A former Taradale High School student who commanded the New Zealand Provincial Reconstruction Team in Bamyan Province in Afghanistan was recognised in the New Year Honours on Monday.
Lieutenant Colonel Brett Lockwood Wellington, one of four sons of John and Rae Wellington, who still live in Taradale, received the Distinguished Service Decoration (DSD) in the Defence List.
Born in Taranaki, a forms 4-7 student at Taradale HS in 1981-84, now 46 and with about 20 years in the army, he served as the senior military adviser with the NZPRT, (NZ Provincial Reconstruction Team) from August 2011 to April 2012, commanding 129 New Zealand personnel. Lieutenant Colonel Wellington was recently posted to Defence national headquarters in Wellington, which led to confusion in published lists on Monday, incorrectly identifying him as Lieutenant Colonel Brent (sic) Lockwood, Wellington. He, wife Andrea, and their three children now live in Upper Hutt.
Contacted yesterday by Hawke's Bay Today, he wasn't bothered, saying: "Somehow, in this business, you don't mind retaining some sort of anonymity."
A citation released with the New Year Honours says he consistently demonstrated sound professional judgment and the tactics adopted under his leadership helped ensure that the PRT was able to sustain effective operations in those parts of the province that were under the greatest threat.
The PRT also disrupted the insurgent networks and reduced their ability to mount attacks or threaten the local population. He devoted considerable time to the implementation of a plan to transition responsibility for the security of the province to Afghan Security Forces and to withdraw the PRT from Afghanistan.
He is credited with leading the formation of an Afghan National Police Quick Reaction Force, trained to a high standard and now providing local security forces in Afghanistan with greater capacity to resist insurgent threats.

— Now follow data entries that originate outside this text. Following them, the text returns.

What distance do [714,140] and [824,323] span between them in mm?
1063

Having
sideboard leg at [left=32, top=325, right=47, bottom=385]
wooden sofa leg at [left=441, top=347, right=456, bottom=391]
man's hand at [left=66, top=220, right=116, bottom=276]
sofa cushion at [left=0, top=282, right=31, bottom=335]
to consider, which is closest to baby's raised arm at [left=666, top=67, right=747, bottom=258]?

Yesterday, he said all of the contingent he led in Afghanistan had been in high-risk situations, and did an "outstanding job," and were hit-hard by the only loss of an officer during the deployment, in a non-combat situation, just a fortnight before heading home.
He accepts the honour on behalf of them all, saying: "You don't go looking for this. I think being Kiwi we're naturally humble. I guess, at the end of the day, they can't award it to everyone, so so someone has to."
He also noted the role of wives and families who "have a lot to put up" with during long service absences, and with possible disruption of their own careers. His wife, also from Taradale but whom he met when they were both based in Palmerston North, returned to her own career only about five years ago, working at a school in Taupo.
His interest in a military career was well developed by the time he left Taradale HS, where he was captain of the first XV at rugby, in which he was later to play in the army's Under-21 side.
He served about five years, including officer training, taking a break for the big OE in the UK and Europe, and returning to the army about 15 years ago.
He has also done two operational tours in East Timor, the first in 1999, and was also stationed in Iraq as a military adviser to the United Nations, co-ordinating missions throughout Iraq.
"It's one helluva transition coming back to a desk job in a corporate environment," he said.